Passage provided ::
= = = =

A basic principal of writing about football, especially for non-neutrals like us, is to avoid taking to the keyboard right after the final whistle. In general, I agree with that. You don’t always see key incidents clearly when you’re in the stadium and don’t have the stats to confirm what you thought you saw over the 90 minutes. In other words, wait for the perspective and rational thinking that comes 12 or 24 hours later.
Wise words which I am now about to ignore. If football was only about cold analysis, I wouldn’t bother with it. Since it’s as much about raw emotion, I’m going to write about how it felt in the moment itself, watching Argyle lose to Cheltenham on Saturday. Here’s my diary of the day.
Kick-off minus 60’ I see the team selection as we’re parking the car. Happy with that. Relieved to see Edwards back in the pivotal midfield role and it’s about time Cooper got his chance at right wing back. Pleased that Telford’s starting – just hope he’s fully fit (spoiler alert). Same back three as against Cheltenham. Hmmm, could losing Canavan’s aerial ability come back to bite us (spoiler alert number two)?

= = = =

Provided data ::
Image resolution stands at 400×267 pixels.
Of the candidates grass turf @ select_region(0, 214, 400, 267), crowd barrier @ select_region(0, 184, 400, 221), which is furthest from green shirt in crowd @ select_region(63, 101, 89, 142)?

= = = =

Things to do ::
• A. Translate this sentence from the football match diary into Spanish: "If football was only about cold analysis, I wouldn’t bother with it."
• B. Resume the football match diary after its final sentence and carry on with the next entries of the day.

Outputs ::
• A. Si el fútbol fuera solo cuestión de análisis frío, no perdería el tiempo con él.

• B.
Kick-off minus 30’ Pick up a match day programme, which is pretty good these days. Still too much ‘filler’ history, though. I’d really like to read up on the players that we’re about to face but instead we have ‘Ten post-war Cheltenham Town classic campaigns’ and a further two pages on ’Ten players who had more than one spell at Cheltenham Town.’ I doubt many Cheltenham fans care very much about that stuff. I certainly don’t.
Kick off minus 10’ Pilgrim Pete picks a kid out of the crowd for the pre-match penalty challenge. The mascot powers a low strike off the inside of the post, past the hapless child ‘keeper, before celebrating with unseemly gusto in front of the Devonport. Hope that’s not going to be the day’s best finish from a man in green (spoiler alert number three).
And we’re off…
2’ Cooper gets the ball on the right and immediately cuts inside like Riley never does. Nice.
3’ Luke Varney clatters Danny Mayor on the left touchline. I think we’ve just seen Cheltenham’s secret plan to deal with Argyle’s biggest threat.
8’ Three good runs and interchanges between McFadzean and Mayor. Lovely stuff – Cheltenham are struggling to deal with them.
10’ Cooper cuts inside and delivers a good angled ball to Telford whose shot is well saved.
11’ Cheltenham win a corner and appear to already be time-wasting with 80 minutes of the game left. That’s novel.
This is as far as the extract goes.